In cassatie kan van het volgende worden uitgegaan.
(i) In 2016 heeft [verweerder] van zijn vader een woonark gekocht. De woonark lag in ieder geval vanaf 2013 op een plek aan het openbaar vaarwater de Drecht (hierna ook: de ligplaats).
(ii) De woonark lag aangemeerd aan een perceel grond (hierna ook: het aanpalende perceel) dat eigendom is van derden. De woonark was uitsluitend bereikbaar via de Drecht.
(iii) Bij brief van 4 december 2017 heeft de Gemeente aan [verweerder] meegedeeld dat de woonark is gelegen in water dat aan de Gemeente toebehoort, dat hem geen toestemming is verleend om zijn woonark in het water van de Gemeente aan te meren, en dat de Gemeente alleen bereid is om een (huur)overeenkomst met hem te overwegen indien [verweerder] overeenstemming zou hebben bereikt over het gebruik van het aanpalende perceel met de eigenaar daarvan, zodat de woonark via land bereikbaar is en op de gemeentelijke riolering kan worden aangesloten. Nu daarvan niet is gebleken, heeft de Gemeente [verweerder] gesommeerd de locatie binnen 28 dagen te ontruimen, omdat [verweerder] volgens de Gemeente het water zonder recht of titel in gebruik heeft en daarmee een onrechtmatige inbreuk maakt op het eigendomsrecht van de Gemeente.

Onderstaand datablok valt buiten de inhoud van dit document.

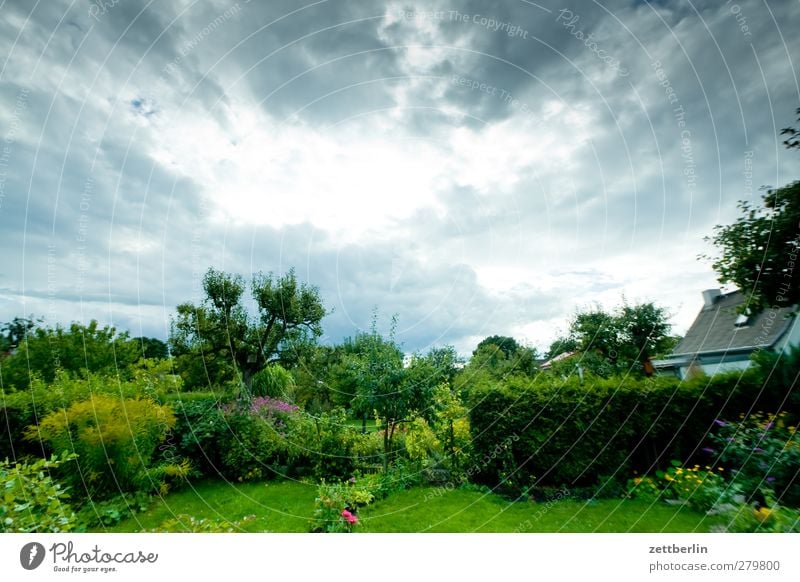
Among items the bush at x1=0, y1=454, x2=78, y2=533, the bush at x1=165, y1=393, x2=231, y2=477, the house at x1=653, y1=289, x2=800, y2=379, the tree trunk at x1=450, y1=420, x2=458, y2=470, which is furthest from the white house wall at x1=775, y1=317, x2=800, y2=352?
the bush at x1=165, y1=393, x2=231, y2=477

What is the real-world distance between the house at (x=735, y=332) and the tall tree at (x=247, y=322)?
743 centimetres

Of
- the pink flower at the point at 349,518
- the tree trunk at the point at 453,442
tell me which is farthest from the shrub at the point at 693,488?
the pink flower at the point at 349,518

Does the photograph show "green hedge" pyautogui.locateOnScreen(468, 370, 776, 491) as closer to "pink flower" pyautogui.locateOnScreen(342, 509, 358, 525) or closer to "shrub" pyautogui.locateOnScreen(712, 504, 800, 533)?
"pink flower" pyautogui.locateOnScreen(342, 509, 358, 525)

(iv) Bij besluit van 28 mei 2018 heeft de gemeenteraad het voor de ligplaats geldende bestemmingsplan gewijzigd. Daarbij is de bestemming woonschepenplaats voor de ligplaats vervallen.
(v) [verweerder] heeft tegen dit besluit beroep ingesteld bij de Afdeling bestuursrechtspraak van de Raad van State (hierna: de Afdeling). De Afdeling1 heeft geoordeeld dat de gemeenteraad niet voldoende heeft onderbouwd dat het opnieuw toekennen van een woonbestemming voor het legaal aanwezige woonschip van [verweerder] wegens nieuwe planologische inzichten niet in overeenstemming is met een goede ruimtelijke ordening. Bovendien heeft de gemeenteraad onvoldoende gemotiveerd dat er zicht bestaat op een termijn waarbinnen het woonschip (wegens het ontbreken van een privaatrechtelijke gebruikstitel) zal worden verwijderd. De Afdeling heeft het besluit tot vaststelling van het bestemmingsplan daarom vernietigd, voor zover het de vaststelling van het plandeel met bestemming “water” ter plaatse van het woonschip van [verweerder] betreft.
(vi) Op 26 oktober 2020 heeft de gemeenteraad een gewijzigd bestemmingsplan vastgesteld. In dit gewijzigde bestemmingsplan is de woonark opnieuw wegbestemd.